Referencing Laurence Steinberg, one of the world’s leading experts on adolescence, Dahl explained that obesity is the number one factor in the early onset of puberty. Adolescence occurs younger and younger in youth, starting at ten, due primarily to weight gain that affects hormone production. The second leading reason for early onset puberty is endocrine disruption caused by poor nutrition.

“Our kids are eating food that’s not really food,” she said. “Sugar is one of the major contributors, along with processed chemicals that our body can’t recognize as food.” Endocrine-disrupting hormones are interrupting signals to the brain. The National Institute of Health website lists these in food, cosmetics, plastics, and pesticides.

Explaining the link between technology and the acceleration of puberty, Dahl said that light is the third factor causing the disruption. When children are exposed late into the night to the light from cell phones, tablets, and computers, the blue light tricks the brain into thinking that it is still daylight, so the brain does not produce melatonin, which tells the body to shut down and sleep. Children will get sleep disorders and fatigue when the body does not produce melatonin.

When the teenage brain doesn’t have enough sleep, it does not develop and cannot “lay down long-term memory,” she said. 
On the other end of early puberty, kids stay in adolescence well into their 20s, with 25-year-olds half as likely to be married, two times as likely to still be in school, and 50% more likely to receive financial support from their parents. “All these outlying factors are impacting kids and keeping them in adolescence longer,” said Dahl. 

The brain develops based on the experience it has.

How can we, as parents, friends, teachers, and coaches, help support the teenagers in our lives?
Emotion versus reason.
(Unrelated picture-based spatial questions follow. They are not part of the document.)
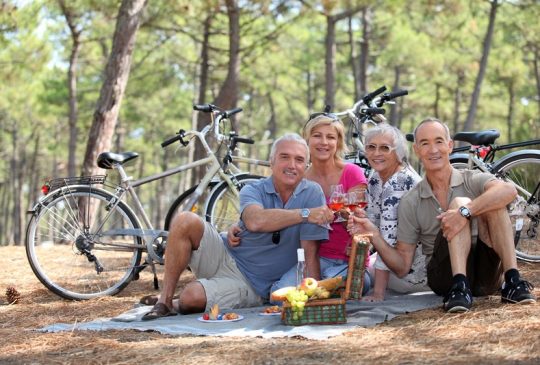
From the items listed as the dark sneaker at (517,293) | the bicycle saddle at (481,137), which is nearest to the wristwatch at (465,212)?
the dark sneaker at (517,293)

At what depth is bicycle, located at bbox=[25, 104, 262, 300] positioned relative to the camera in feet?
16.0

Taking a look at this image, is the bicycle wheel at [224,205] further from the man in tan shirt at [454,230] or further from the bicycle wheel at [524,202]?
the bicycle wheel at [524,202]

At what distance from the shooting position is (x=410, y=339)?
120 inches

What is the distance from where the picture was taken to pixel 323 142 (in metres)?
4.08

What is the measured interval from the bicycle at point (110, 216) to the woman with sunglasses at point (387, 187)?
1444 millimetres

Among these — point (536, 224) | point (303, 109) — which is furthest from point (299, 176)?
point (303, 109)

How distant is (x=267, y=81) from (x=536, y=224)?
17391 mm

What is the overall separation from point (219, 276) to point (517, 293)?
1732 millimetres

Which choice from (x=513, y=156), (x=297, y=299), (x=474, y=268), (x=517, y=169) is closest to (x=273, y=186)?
(x=297, y=299)

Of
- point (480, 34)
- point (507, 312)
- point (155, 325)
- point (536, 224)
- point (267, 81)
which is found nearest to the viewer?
point (507, 312)

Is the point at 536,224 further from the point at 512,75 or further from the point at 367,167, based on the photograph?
the point at 512,75

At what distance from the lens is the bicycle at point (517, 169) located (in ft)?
16.0

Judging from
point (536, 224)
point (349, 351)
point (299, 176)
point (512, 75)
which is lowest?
point (349, 351)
The cell phone deepens the connection to the emotional brain. With likes and thumbs up, heavy visual content, gaming, and violent gaming, social media feeds the neural networks at the emotional level.
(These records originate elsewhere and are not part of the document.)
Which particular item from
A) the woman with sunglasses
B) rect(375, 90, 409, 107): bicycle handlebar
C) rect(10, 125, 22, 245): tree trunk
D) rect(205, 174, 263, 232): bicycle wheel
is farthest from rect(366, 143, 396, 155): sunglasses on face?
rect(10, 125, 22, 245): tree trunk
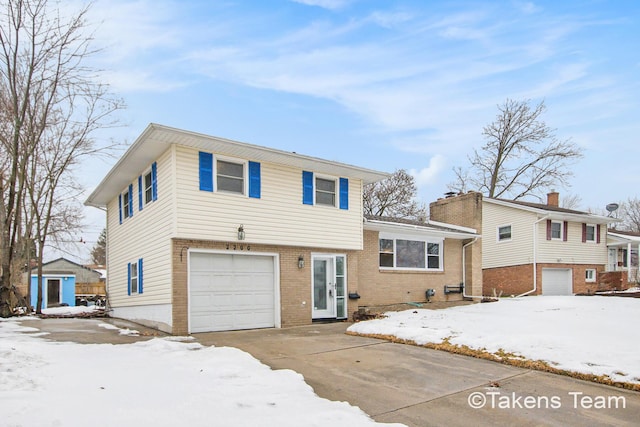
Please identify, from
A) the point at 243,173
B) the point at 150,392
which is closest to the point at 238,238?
the point at 243,173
The reasoning brain is learned and trained. Through maturation, which children all reach at different levels, the brain can be trained to reason instead of reacting. “As we become responsive toward developing perspective, there is a hierarchy of first, self-awareness followed by self-reflection, and then an understanding of responsibility and ownership,” said Dahl. “They don’t continue to cast blame on others or victimize themselves.” 

Based on the current research, the three main things that screen time is doing to children is the longer duration of screen-based media use leads to less efficient cognitive control, which Dahl says is “being in charge of yourself, managing impulses and emotions.” Second is the delay in the development of the prefrontal cortex to the medial cortex, meaning the structure of the brain, and third is a lowering of the ability to pay attention, especially when learning new tasks. “How do I put that into what I already know, and how do I make sense of it,” she said. 

“Basically, the ability to synthesize new and useful information is reduced, self-control, abnormalities, and impairments in impulse regulation, all those things that we’re working really hard to support in the developing teenage brain, this little device, the more that it’s used, just counteracts everything,” said Dahl. 

In presenting solutions, Dahl said it is essential for kids to get outside every day and be in nature. Kids need to access oxygen and water. This will help balance hormones, which are messengers to the brain. As adults, we should also set boundaries and discipline for screen time.